I don’t want to go online and get some faceless definition from a health website. So in Rachel’s own words, Crohn’s is “the devil lol”. But in all seriousness, she sent me this as the best definition of the disease.

Crohn’s is a condition that causes inflammation of the digestive system or gut. As well as affecting the lining of the bowel, Crohn’s may also go deeper into the bowel wall.  Crohn’s is a chronic condition. This means that it is on-going and life long.

How it has affected her

So far you have only heard a very brief overview of Rachel’s story, and it does not show the fear, anxiety or the pain that Rachel had to feel throughout the last few years.

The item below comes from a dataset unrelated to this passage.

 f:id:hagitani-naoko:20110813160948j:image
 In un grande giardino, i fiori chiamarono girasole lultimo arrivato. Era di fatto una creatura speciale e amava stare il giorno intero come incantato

Before people knew Rachel suffered from Crohn’s, and due to the severe swelling of her lips, she went under intense scrutiny from the local area over an alleged ‘lip job’. I spent the majority of my energy explaining to these people that Rachel suffered from a disease that even I didn’t understand and that she hadn’t had her lips done. There were times when Rachel couldn’t even produce words from her mouth because her lips were giving her that much pain. It broke my heart, I couldn’t even imagine how she felt.

 

A lot of people didn’t know Rachel was going through the post-traumatic stress of one day having full control of your body, and the next having to rely on a bag. This played on Rachel’s mind for months, severe anxiety haunted her behind closed doors, depression came as a side-effect of the steroids – despite partying with her friends almost every weekend – it took her a while to come to terms with the disease.

Where is she now?

After her disease meant that she had to quit her education in Belfast, Rachel then trained with numerous MUA’s and is now one herself. She has set up her own Make-Up Salon from her house where she performs literal miracles on people like myself. Currently, her ileostomy is temporary and there is always hope that she will be able to get the bag off, but right now she is focused on raising awareness for this invisible disease.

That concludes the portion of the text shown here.